---------- Extracted records ----------
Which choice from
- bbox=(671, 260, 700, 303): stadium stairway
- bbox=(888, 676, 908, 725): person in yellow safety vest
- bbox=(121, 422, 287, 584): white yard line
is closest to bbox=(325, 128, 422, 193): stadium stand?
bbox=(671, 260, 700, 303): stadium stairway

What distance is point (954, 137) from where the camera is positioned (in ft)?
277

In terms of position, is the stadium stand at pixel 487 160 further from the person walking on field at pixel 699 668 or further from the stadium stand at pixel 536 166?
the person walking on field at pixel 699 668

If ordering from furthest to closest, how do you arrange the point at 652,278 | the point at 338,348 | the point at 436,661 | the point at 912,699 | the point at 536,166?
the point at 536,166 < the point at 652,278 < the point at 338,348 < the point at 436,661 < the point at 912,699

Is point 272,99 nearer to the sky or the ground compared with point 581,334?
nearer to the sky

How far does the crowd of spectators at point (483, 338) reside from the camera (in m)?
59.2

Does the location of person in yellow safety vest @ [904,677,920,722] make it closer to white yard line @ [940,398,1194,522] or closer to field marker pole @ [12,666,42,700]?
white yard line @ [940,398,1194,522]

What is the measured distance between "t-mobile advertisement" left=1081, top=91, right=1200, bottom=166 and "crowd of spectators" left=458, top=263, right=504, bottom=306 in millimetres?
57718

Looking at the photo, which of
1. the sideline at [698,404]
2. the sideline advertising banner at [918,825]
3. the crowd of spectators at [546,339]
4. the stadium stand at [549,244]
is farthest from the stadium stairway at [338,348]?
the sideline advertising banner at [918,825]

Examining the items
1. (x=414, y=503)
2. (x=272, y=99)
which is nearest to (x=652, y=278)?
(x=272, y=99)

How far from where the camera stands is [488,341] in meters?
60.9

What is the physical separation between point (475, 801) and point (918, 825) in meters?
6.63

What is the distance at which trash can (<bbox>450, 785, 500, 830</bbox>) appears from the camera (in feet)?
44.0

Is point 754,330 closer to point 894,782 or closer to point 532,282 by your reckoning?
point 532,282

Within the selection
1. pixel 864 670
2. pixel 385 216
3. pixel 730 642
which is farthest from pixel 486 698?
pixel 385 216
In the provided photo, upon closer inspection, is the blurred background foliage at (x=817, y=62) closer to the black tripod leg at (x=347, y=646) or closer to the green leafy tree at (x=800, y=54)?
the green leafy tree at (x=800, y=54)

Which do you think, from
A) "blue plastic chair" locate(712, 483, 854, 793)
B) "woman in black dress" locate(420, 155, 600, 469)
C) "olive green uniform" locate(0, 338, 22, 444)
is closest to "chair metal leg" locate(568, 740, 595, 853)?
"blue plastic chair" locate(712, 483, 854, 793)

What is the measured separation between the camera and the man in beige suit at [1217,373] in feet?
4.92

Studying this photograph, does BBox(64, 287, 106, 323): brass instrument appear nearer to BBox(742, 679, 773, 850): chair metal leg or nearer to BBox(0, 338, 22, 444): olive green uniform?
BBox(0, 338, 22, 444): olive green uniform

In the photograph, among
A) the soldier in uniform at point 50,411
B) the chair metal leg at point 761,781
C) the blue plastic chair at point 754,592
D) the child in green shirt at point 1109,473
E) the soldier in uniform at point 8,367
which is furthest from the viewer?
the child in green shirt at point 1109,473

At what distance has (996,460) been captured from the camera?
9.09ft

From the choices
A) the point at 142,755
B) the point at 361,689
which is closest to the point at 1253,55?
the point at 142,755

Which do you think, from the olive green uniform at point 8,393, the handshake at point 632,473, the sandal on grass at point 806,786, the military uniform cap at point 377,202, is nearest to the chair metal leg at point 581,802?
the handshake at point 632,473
----------
Stated goal
Reproduce every record above exactly as it appears.

Response for this exercise
Which choice from
- bbox=(671, 260, 700, 303): stadium stairway
- bbox=(888, 676, 908, 725): person in yellow safety vest
- bbox=(121, 422, 287, 584): white yard line
is closest to bbox=(325, 128, 422, 193): stadium stand?
bbox=(671, 260, 700, 303): stadium stairway

What distance is point (954, 137) from where the camera is positioned (in ft)?
277

In terms of position, is the stadium stand at pixel 487 160 further from the person walking on field at pixel 699 668 or further from the stadium stand at pixel 536 166?
the person walking on field at pixel 699 668

If ordering from furthest to closest, how do you arrange the point at 652,278 | the point at 338,348 | the point at 436,661 | the point at 912,699 | the point at 536,166?
the point at 536,166 < the point at 652,278 < the point at 338,348 < the point at 436,661 < the point at 912,699

Is point 272,99 nearer to the sky or the ground compared with point 581,334?
nearer to the sky

How far does the crowd of spectators at point (483, 338) reside from the camera (in m)?
59.2

Does the location of person in yellow safety vest @ [904,677,920,722] make it closer to white yard line @ [940,398,1194,522] or closer to field marker pole @ [12,666,42,700]?
white yard line @ [940,398,1194,522]

What is the measured distance between "t-mobile advertisement" left=1081, top=91, right=1200, bottom=166 and "crowd of spectators" left=458, top=263, right=504, bottom=306 in millimetres?
57718

Looking at the photo, which of
1. the sideline at [698,404]
2. the sideline advertising banner at [918,825]
3. the crowd of spectators at [546,339]
4. the stadium stand at [549,244]
is farthest from the stadium stairway at [338,348]?
the sideline advertising banner at [918,825]

Examining the items
1. (x=414, y=503)
2. (x=272, y=99)
which is nearest to (x=652, y=278)?
(x=272, y=99)

How far from where the camera stands is [488,341] in meters?
60.9

What is the physical separation between point (475, 801) and point (918, 825) in meters?
6.63

What is the distance at which trash can (<bbox>450, 785, 500, 830</bbox>) appears from the camera (in feet)?
44.0

Is point 754,330 closer to point 894,782 or closer to point 532,282 by your reckoning?
point 532,282

Within the selection
1. pixel 864 670
2. pixel 385 216
3. pixel 730 642
which is farthest from pixel 486 698?
pixel 385 216
In the provided photo, upon closer inspection, is the blurred background foliage at (x=817, y=62) closer to the black tripod leg at (x=347, y=646) or closer to the green leafy tree at (x=800, y=54)?
the green leafy tree at (x=800, y=54)

Which do you think, from
A) "blue plastic chair" locate(712, 483, 854, 793)
B) "woman in black dress" locate(420, 155, 600, 469)
C) "olive green uniform" locate(0, 338, 22, 444)
is closest to "chair metal leg" locate(568, 740, 595, 853)?
"blue plastic chair" locate(712, 483, 854, 793)

What is the measured separation between the camera and the man in beige suit at [1217,373] in feet?
4.92

Studying this photograph, does BBox(64, 287, 106, 323): brass instrument appear nearer to BBox(742, 679, 773, 850): chair metal leg or nearer to BBox(0, 338, 22, 444): olive green uniform?
BBox(0, 338, 22, 444): olive green uniform

In the photograph, among
A) the soldier in uniform at point 50,411
B) the chair metal leg at point 761,781
C) the blue plastic chair at point 754,592
D) the child in green shirt at point 1109,473
E) the soldier in uniform at point 8,367
which is furthest from the viewer?
the child in green shirt at point 1109,473

At what distance has (996,460) been captured from the camera?
9.09ft

From the choices
A) the point at 142,755
B) the point at 361,689
which is closest to the point at 1253,55?
the point at 142,755

Which do you think, from the olive green uniform at point 8,393, the handshake at point 632,473, the sandal on grass at point 806,786, the military uniform cap at point 377,202, is nearest to the chair metal leg at point 581,802?
the handshake at point 632,473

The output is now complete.